Incompatibility between HiveServer2(required for Sentry) and Spark SQL

CDH version : 5.3

Spark Version: 1.2.0

 

I am trying to run a Hive query from Spark(Spark SQL). I am running it through HiveContext class in Cloudera Spark distribution. It was working fine earlier but now with Sentry ON its throwing a permission exception

 

org.apache.hadoop.security.AccessControlException: Permission denied: user=kakn, access=READ_EXECUTE, inode="/user/hive/warehouse/rt_freewheel_mastering.db/digital_profile_cluster_in":hive:hive:drwxrwx--t

 

It seems that the query execution uses Hive CLI and does not go through HiveServer2 which does the translation of invoking users to "hive" which is the only user that has permissions to access table directories under "hive/warehouse/" directory

 

Is there a way to make the hive query execution to go through HiveServer2?

New Contributor
Posts: 2
Registered: ‎06-24-2015

Re: Incompatibility between HiveServer2(required for Sentry) and Spark SQL

Any suggestions will be appreciated!!
Cloudera Employee
Posts: 318
Registered: ‎01-16-2014

Re: Incompatibility between HiveServer2(required for Sentry) and Spark SQL

I do not think that this has been tested and even considered as a use case at the moment.

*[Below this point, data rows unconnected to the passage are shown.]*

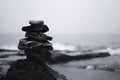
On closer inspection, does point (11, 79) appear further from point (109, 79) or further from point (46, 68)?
point (109, 79)

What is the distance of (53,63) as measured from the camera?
24.9 meters

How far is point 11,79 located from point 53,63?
11.2 metres

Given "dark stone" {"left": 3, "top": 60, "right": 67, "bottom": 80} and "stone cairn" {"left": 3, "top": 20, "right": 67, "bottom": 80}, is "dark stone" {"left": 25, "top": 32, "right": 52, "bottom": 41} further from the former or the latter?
"dark stone" {"left": 3, "top": 60, "right": 67, "bottom": 80}

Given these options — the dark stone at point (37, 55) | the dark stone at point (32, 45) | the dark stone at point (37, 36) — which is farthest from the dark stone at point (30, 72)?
the dark stone at point (37, 36)

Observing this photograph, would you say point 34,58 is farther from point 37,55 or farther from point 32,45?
point 32,45

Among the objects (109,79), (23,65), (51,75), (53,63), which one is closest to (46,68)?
(51,75)

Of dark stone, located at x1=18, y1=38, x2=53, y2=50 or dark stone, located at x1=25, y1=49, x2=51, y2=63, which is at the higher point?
dark stone, located at x1=18, y1=38, x2=53, y2=50

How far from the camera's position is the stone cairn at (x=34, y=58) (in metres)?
→ 14.1

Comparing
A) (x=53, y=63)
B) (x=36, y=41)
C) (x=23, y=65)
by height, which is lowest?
(x=53, y=63)

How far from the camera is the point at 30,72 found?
14086 millimetres

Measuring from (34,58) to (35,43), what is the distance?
115 centimetres

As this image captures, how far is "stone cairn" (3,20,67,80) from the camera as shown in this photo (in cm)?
1408

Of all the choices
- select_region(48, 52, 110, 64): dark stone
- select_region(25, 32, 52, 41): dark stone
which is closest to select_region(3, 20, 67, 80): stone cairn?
select_region(25, 32, 52, 41): dark stone

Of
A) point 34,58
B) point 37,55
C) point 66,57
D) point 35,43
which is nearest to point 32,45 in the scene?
point 35,43
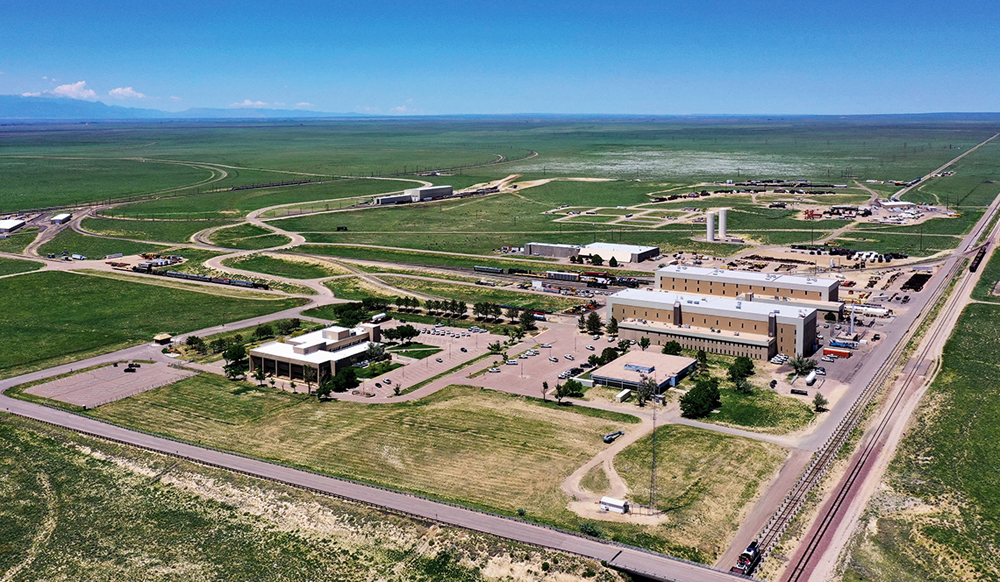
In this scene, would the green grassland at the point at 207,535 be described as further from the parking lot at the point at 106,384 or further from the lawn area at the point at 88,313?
the lawn area at the point at 88,313

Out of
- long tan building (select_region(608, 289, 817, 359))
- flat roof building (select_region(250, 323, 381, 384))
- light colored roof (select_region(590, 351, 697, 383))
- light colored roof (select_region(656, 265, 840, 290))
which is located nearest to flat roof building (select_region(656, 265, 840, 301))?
light colored roof (select_region(656, 265, 840, 290))

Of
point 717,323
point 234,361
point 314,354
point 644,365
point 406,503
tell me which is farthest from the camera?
point 717,323

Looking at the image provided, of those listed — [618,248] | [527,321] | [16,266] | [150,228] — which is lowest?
[527,321]

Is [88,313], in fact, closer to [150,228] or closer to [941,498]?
[150,228]

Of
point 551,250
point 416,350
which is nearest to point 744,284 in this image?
point 416,350

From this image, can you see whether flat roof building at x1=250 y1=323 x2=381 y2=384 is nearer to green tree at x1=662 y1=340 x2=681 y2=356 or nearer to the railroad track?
green tree at x1=662 y1=340 x2=681 y2=356

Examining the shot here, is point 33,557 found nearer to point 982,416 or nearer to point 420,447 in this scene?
point 420,447
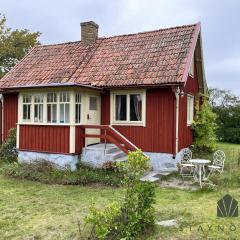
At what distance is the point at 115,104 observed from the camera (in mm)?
14227

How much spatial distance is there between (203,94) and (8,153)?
419 inches

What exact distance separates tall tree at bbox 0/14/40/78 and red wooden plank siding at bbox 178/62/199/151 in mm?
21249

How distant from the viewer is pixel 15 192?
402 inches

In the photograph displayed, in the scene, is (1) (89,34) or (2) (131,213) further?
(1) (89,34)

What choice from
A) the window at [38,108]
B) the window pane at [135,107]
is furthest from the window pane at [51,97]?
the window pane at [135,107]

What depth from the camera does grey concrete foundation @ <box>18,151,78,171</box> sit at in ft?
42.1

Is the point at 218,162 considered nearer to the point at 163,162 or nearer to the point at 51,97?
the point at 163,162

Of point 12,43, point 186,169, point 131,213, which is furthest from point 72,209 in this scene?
point 12,43

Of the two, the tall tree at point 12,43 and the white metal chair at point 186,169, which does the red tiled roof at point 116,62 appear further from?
the tall tree at point 12,43

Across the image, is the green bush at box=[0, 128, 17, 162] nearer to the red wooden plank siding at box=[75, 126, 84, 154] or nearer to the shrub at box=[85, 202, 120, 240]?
the red wooden plank siding at box=[75, 126, 84, 154]

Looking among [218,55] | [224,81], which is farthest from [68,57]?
[224,81]

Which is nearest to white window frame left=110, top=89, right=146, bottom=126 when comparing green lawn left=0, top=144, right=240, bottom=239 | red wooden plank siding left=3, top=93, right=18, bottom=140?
green lawn left=0, top=144, right=240, bottom=239

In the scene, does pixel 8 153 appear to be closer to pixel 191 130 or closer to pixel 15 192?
pixel 15 192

There is no support for Spark SQL yet in CDH. The HiveContext is part of the SQL side of the product.

 

I am thus not sure that this can and will work at the moment.

 

Wilfred

Cloudera Employee
Posts: 1
Registered: ‎09-03-2015

Re: Incompatibility between HiveServer2(required for Sentry) and Spark SQL

Currently, sentry locks down hive metastore by allowing only specific users to access metastore with hive being one of them . If you want tp grant your application specific account have priviledge to work with metastore as does hive, you can add it using cloudera manager. But be warned that this can ptentially create loophole in security. Thus it is recommended to trade with care.